Irene Clennell, a young-looking 52-year-old, came to Britain from Singapore in 1988. She was given indefinite leave to remain. She's been married to a British man for 27 years, has two sons, a young granddaughter and was happily settled in County Durham in the north east of England. Then abruptly, cruelly, she was taken away from her family, incarcerated in a detention centre for a month, then deported to Singapore without being allowed to say goodbye to her family. She had £12 in her pocket.
Still in shock, she said: "It is a bloody disgrace, they treat me like a terrorist and anything else under the sun... They say I have exhibited disruptive and violent behaviour." Well, wouldn't you?
One reason Mrs Clennell lost the right to remain was because she spent long periods of time in Singapore looking after her dying parents, something the Health Secretary Jeremy Hunt and Care Minister David Mowat have extolled – taking care of our elderly relatives.
For this daughterly duty, she faced the most severe of punishments. But at least she got her story told. Most victims of state tyranny don't.

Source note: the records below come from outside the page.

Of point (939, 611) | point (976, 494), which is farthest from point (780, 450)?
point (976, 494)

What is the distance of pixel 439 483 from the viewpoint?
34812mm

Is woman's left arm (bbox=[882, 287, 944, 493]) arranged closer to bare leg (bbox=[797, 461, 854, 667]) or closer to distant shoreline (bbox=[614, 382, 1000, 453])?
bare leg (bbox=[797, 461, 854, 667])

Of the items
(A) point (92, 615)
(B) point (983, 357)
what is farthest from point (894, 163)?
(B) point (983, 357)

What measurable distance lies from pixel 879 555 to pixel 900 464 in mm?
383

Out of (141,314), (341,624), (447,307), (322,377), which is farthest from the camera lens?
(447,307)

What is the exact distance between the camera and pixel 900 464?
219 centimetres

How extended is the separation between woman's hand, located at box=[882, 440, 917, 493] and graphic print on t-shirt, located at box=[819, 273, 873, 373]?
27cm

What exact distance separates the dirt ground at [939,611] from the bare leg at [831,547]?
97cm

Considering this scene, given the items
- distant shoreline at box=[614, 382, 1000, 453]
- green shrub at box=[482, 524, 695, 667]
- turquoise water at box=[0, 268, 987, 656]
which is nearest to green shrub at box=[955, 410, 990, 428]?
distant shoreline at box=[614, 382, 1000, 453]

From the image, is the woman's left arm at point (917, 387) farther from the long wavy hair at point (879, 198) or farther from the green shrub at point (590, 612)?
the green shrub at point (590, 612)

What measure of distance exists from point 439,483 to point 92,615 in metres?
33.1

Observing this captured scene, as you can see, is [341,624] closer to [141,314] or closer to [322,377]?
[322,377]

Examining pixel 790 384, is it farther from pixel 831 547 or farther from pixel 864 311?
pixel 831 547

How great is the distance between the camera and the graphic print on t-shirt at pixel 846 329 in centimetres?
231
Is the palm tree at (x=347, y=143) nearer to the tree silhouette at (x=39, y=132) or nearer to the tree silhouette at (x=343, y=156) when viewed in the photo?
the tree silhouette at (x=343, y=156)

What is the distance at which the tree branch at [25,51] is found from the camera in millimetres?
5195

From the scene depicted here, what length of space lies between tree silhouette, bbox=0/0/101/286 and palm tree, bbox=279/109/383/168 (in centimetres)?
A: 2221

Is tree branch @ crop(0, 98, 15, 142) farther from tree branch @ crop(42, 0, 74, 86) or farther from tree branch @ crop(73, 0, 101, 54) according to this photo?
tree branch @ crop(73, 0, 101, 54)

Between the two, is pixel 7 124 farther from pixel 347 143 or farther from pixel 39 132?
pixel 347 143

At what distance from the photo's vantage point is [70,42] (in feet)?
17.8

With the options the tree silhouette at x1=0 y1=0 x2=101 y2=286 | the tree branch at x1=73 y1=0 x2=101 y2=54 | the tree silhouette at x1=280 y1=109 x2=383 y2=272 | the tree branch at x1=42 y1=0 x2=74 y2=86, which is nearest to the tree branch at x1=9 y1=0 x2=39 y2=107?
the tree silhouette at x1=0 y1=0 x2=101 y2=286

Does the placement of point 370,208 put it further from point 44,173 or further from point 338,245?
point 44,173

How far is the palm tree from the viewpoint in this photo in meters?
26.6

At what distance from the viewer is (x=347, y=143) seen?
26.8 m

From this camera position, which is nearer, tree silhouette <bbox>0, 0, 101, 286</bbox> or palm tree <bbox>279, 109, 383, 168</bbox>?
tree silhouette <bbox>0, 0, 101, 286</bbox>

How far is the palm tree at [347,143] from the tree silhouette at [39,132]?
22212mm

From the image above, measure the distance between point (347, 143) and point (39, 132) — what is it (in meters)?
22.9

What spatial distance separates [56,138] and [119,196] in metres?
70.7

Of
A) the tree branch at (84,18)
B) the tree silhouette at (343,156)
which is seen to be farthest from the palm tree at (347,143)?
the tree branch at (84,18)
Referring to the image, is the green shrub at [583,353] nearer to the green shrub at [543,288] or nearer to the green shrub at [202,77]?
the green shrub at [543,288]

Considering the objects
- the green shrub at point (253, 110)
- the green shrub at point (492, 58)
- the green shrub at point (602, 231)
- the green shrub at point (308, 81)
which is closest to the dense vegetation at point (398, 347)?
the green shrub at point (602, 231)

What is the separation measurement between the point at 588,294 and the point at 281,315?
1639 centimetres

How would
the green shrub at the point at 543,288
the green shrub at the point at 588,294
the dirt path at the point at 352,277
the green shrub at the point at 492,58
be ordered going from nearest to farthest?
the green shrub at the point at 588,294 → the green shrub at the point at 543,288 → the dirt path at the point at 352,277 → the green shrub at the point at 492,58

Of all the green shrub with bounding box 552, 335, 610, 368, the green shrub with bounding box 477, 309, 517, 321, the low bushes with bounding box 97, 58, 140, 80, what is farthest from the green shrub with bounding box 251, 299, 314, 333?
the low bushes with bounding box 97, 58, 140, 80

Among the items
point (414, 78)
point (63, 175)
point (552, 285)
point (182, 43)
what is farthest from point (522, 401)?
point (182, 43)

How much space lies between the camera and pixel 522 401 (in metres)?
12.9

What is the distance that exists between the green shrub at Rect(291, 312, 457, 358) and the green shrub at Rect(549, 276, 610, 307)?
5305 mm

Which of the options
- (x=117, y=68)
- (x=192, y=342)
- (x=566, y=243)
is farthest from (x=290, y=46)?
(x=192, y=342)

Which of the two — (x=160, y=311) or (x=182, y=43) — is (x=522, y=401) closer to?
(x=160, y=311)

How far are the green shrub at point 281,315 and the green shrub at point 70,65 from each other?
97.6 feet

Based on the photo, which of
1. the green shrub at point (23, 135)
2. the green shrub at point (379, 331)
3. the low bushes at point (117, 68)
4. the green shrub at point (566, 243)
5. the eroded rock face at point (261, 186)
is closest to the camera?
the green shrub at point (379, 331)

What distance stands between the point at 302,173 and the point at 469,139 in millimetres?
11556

You might not have heard of the Jamaican woman ( too scared to give her name) who was deported after her British husband died. They too had kids, left behind. Or Parveen, a Pakistani mum of twin boys, who divorced her abusive British Pakistani husband and was deported. She chose to leave the children with the dad because in her homeland she is an outcast and has no resources.
You might not have heard of Beverley Boothe, a 52-year-old mother of five, a criminology graduate who in 2013 was issued with a deportation notice. She had come as a teenager from Jamaica to join her British Jamaican parents and after 34 years, lost her place in this country. Or secret charter flights which take back asylum seekers to unsafe nations. Or the hundreds of young people who, once they turn 18, are returned to Afghanistan, Iraq, and other war-torn areas.

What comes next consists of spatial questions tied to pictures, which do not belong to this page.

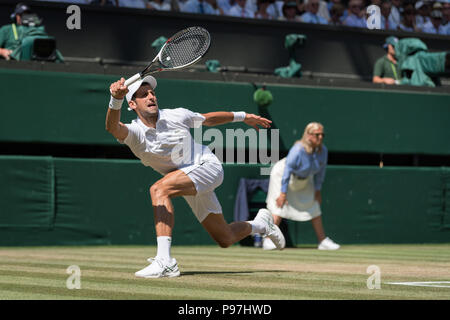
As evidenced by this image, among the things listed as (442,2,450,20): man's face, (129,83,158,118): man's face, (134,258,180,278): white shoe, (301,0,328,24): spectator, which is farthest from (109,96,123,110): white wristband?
(442,2,450,20): man's face

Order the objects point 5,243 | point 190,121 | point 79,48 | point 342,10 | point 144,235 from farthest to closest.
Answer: point 342,10 < point 79,48 < point 144,235 < point 5,243 < point 190,121

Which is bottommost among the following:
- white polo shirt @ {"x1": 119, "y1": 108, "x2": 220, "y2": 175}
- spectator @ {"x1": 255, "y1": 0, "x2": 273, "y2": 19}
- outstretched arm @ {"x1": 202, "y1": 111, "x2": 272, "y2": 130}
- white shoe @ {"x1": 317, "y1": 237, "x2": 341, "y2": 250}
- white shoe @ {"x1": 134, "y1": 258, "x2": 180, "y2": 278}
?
white shoe @ {"x1": 317, "y1": 237, "x2": 341, "y2": 250}

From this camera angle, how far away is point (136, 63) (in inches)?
615

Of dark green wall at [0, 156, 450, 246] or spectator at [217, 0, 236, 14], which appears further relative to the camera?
spectator at [217, 0, 236, 14]

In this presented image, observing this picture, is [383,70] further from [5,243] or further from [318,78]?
[5,243]

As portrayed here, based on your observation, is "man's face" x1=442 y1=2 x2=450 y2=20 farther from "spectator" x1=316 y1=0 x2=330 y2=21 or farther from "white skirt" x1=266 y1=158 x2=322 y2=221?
"white skirt" x1=266 y1=158 x2=322 y2=221

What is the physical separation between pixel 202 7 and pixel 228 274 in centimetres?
913

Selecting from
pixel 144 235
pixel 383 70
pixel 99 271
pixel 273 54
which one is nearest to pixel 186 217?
pixel 144 235

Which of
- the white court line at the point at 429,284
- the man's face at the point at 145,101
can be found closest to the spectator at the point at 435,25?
the man's face at the point at 145,101

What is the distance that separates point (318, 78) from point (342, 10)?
223 cm

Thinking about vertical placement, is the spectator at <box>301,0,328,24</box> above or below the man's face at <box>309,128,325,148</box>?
above

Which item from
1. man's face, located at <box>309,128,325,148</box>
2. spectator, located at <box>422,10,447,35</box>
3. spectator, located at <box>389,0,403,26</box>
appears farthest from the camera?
spectator, located at <box>422,10,447,35</box>

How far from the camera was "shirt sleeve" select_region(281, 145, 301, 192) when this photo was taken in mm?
13539

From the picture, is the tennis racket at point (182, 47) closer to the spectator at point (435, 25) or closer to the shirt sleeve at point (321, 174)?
the shirt sleeve at point (321, 174)
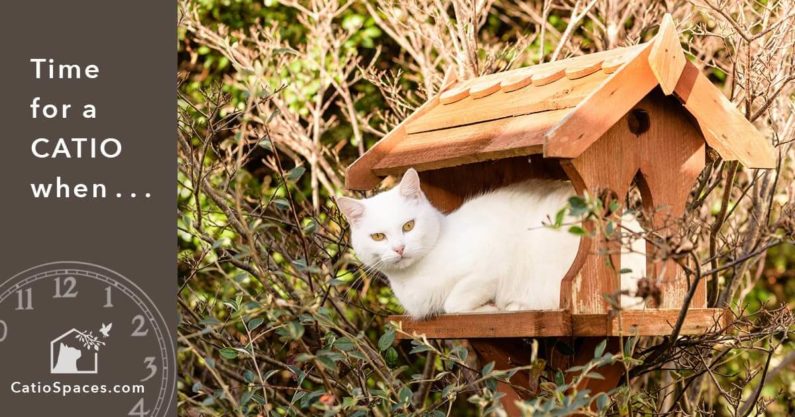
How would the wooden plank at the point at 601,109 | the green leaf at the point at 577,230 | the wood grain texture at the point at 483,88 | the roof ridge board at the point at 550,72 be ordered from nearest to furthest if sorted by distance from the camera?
1. the green leaf at the point at 577,230
2. the wooden plank at the point at 601,109
3. the roof ridge board at the point at 550,72
4. the wood grain texture at the point at 483,88

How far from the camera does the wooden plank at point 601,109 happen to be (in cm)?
240

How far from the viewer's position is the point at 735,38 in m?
3.40

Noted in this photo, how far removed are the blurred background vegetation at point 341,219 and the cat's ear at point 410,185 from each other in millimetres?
249

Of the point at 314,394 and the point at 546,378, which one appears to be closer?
the point at 314,394

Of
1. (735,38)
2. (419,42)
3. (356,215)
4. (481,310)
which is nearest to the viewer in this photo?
(481,310)

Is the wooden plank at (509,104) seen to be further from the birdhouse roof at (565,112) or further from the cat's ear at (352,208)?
the cat's ear at (352,208)

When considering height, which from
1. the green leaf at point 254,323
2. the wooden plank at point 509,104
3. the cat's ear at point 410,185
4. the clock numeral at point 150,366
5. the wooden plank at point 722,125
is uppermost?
the wooden plank at point 509,104

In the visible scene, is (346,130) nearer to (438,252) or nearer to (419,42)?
(419,42)

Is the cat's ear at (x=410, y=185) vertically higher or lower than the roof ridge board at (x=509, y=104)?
lower

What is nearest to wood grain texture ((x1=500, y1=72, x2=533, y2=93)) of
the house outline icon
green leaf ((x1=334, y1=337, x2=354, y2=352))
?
green leaf ((x1=334, y1=337, x2=354, y2=352))

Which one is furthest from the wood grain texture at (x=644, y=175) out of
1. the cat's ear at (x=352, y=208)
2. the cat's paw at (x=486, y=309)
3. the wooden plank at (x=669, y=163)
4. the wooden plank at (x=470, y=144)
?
the cat's ear at (x=352, y=208)

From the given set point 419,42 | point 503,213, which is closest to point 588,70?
point 503,213

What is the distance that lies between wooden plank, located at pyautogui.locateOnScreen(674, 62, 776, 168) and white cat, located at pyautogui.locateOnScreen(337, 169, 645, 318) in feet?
1.15

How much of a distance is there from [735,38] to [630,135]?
0.91 meters
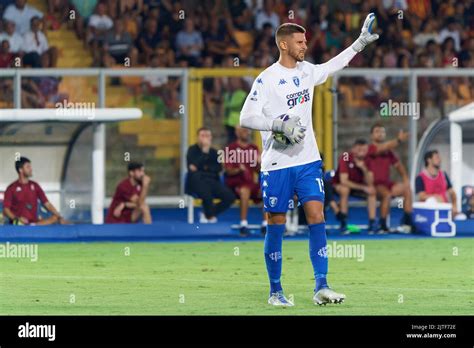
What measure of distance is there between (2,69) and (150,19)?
16.2 feet

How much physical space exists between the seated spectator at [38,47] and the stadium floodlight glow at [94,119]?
333cm

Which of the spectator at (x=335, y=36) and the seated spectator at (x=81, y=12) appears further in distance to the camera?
the spectator at (x=335, y=36)

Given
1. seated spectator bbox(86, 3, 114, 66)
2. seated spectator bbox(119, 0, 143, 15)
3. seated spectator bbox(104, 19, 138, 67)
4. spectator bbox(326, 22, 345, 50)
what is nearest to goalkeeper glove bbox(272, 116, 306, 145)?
seated spectator bbox(104, 19, 138, 67)

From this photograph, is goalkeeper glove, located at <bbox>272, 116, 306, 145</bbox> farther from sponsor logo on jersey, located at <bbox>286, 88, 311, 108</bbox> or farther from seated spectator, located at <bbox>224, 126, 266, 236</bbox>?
seated spectator, located at <bbox>224, 126, 266, 236</bbox>

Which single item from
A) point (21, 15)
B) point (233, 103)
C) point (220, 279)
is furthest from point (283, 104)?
point (21, 15)

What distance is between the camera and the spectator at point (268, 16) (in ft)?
92.0

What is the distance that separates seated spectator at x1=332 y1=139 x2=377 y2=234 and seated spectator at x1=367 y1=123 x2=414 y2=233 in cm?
10

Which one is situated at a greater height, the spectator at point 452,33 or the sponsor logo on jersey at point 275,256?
the spectator at point 452,33

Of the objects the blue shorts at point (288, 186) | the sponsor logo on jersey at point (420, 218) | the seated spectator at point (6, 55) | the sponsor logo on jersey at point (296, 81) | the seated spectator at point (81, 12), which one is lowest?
the sponsor logo on jersey at point (420, 218)

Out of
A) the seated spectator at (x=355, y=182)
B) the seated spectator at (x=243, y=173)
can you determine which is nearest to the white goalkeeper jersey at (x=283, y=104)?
the seated spectator at (x=243, y=173)

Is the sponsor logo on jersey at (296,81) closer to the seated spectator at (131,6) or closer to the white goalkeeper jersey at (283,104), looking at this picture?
the white goalkeeper jersey at (283,104)

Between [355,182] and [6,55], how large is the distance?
6.58 m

Sometimes this happens because people simply do not know that the rules have changed – because they do all the time – but sometimes the Home Office decides to be draconian, which is what is happening at present because of the populist fury against migration.
The good news is that many ordinary Britons try to support and campaign for people like Irene Clennell and others they feel have been treated shockingly badly by the authorities. However, as most cases remain unknown, the deportations of thousands continue without accountability. And truthfully, public sympathy tends not to get aroused if deportees are black, Muslim, underprivileged or, these days, eastern European.

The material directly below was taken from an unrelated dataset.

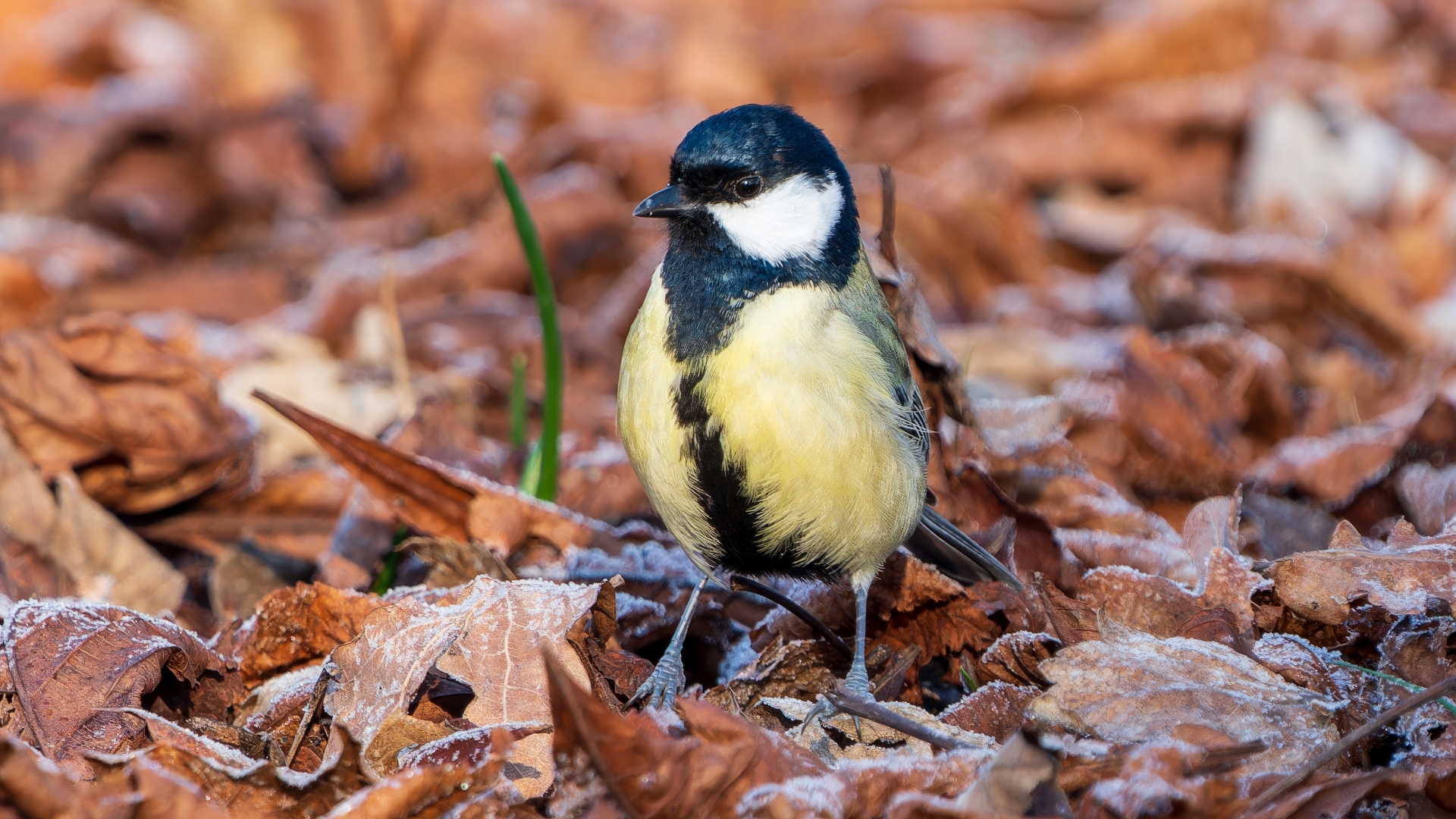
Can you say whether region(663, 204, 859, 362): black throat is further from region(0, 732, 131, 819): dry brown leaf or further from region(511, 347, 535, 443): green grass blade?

Feminists are reluctant to acknowledge this, but in the Home Office, powerful female politicians have shown themselves to be as ruthless as their male counterparts. Maybe even more so. In her time as Labour Home Secretary, Jacqui Smith turned into a right-wing marionette – wanting to hold people in custody without charge for 42 days and to introduce an identity card system.
As Home Secretary, Theresa May was arguably tougher on migrants and refugees than say, her predecessors Douglas Hurd or the irascible and liberal Ken Clarke. Cameron announced the UK would take 20,000 Syrian refugees and 3,000 unaccompanied child migrants. He was too weak to push those policies through and Mrs May simply ignored his pledges. Under her, the Home Office was like a well-run industrial plant where numbers mattered more than humans.
Amber Rudd, the present Home Secretary, is also proving to be a minister without compassion or compunction. Hilary Brown, managing director of the law firm Virago Consultancy Services, says she and her colleagues have noticed an increasingly hardline approach at the Home Office.
Irene Clennell will, I hope, win her battle against the Home Office. Too much bad publicity will hopefully get to the steely Ms Rudd and the deportation will be revoked. But a quick resolution of this case will only ensure the system continues to hurt, harm and terrorise others who find themselves lost in this official maze.
The UK is now a country where no incomer is ever safe and secure. It is a country where a two-tier system is developing – of those who truly belong and those of us who are here on sufferance, subject to government whims.
Millions of Britons say they want their country back. What will they do if their kids fall for "outsiders" who are then ostracised? Is this the country they long to live in?